*TASK REQUIREMENTS*:
The answer must be a single number: the count of lines in the listing that hold the string "формирование".
***** SUPPLIED DATA *****
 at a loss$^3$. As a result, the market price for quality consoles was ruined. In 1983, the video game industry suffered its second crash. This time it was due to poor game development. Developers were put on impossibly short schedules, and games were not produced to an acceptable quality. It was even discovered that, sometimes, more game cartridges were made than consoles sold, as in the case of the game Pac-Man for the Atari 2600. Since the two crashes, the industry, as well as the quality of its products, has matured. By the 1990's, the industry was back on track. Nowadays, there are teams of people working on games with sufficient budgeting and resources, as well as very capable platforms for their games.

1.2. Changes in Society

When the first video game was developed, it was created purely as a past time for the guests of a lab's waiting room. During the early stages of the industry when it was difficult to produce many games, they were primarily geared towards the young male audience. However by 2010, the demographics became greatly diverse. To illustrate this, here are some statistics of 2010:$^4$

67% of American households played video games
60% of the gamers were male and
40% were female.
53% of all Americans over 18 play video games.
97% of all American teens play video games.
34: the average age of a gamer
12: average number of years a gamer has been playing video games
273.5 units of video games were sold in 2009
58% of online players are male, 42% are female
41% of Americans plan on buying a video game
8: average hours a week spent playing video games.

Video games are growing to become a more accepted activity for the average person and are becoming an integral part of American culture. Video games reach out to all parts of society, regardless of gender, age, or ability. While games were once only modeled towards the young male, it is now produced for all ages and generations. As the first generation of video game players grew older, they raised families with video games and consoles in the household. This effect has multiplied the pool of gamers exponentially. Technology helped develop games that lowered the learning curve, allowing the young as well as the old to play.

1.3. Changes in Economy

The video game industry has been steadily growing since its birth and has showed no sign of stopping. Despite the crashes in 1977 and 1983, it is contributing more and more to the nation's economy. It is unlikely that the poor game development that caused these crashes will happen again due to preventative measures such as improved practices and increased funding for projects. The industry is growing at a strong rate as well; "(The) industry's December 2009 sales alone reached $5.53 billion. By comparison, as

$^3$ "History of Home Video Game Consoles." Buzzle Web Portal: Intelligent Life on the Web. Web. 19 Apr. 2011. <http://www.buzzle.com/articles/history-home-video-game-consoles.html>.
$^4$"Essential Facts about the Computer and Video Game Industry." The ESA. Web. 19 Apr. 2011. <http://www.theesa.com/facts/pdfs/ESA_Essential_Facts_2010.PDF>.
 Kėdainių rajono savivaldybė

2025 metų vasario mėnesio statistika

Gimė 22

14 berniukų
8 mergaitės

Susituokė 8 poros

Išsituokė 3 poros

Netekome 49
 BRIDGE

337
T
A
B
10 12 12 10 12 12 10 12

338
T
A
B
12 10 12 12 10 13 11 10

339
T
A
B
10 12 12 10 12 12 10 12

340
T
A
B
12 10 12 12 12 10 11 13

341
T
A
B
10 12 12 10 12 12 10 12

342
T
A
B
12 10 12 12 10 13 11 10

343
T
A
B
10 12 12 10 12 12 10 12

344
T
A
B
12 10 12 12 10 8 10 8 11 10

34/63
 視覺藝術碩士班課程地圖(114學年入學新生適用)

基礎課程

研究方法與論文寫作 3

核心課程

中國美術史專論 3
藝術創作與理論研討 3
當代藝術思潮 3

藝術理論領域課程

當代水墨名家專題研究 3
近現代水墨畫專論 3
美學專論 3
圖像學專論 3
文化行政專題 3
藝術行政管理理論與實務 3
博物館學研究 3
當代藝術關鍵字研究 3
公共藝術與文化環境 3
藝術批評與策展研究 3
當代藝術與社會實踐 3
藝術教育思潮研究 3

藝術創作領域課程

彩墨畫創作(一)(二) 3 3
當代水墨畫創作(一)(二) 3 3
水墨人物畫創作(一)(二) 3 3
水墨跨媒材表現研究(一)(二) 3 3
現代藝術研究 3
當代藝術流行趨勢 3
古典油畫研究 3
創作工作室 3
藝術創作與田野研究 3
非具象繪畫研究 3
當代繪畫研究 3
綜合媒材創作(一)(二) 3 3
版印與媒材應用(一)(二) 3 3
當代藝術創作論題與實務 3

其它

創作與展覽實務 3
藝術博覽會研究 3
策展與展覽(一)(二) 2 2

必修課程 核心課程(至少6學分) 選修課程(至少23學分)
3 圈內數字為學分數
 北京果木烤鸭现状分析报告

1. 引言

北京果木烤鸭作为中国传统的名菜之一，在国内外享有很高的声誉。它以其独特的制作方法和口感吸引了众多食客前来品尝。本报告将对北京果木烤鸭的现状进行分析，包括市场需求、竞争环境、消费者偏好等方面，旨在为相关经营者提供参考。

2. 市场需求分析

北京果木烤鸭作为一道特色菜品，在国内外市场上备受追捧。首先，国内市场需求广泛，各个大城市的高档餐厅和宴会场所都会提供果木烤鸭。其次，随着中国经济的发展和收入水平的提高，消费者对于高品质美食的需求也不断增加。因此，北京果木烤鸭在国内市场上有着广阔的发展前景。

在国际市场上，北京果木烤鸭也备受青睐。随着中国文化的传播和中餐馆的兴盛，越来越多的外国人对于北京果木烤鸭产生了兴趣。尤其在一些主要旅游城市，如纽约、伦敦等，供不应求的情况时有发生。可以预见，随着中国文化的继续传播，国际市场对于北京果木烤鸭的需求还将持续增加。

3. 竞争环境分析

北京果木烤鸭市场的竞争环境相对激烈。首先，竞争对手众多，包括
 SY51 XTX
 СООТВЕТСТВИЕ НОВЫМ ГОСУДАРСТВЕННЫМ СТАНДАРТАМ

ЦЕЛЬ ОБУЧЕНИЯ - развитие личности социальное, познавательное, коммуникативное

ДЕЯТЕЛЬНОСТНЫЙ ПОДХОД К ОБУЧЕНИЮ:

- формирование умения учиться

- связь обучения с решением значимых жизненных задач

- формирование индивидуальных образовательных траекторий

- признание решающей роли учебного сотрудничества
*****
*RESPONSE TO THE EXERCISE*:
2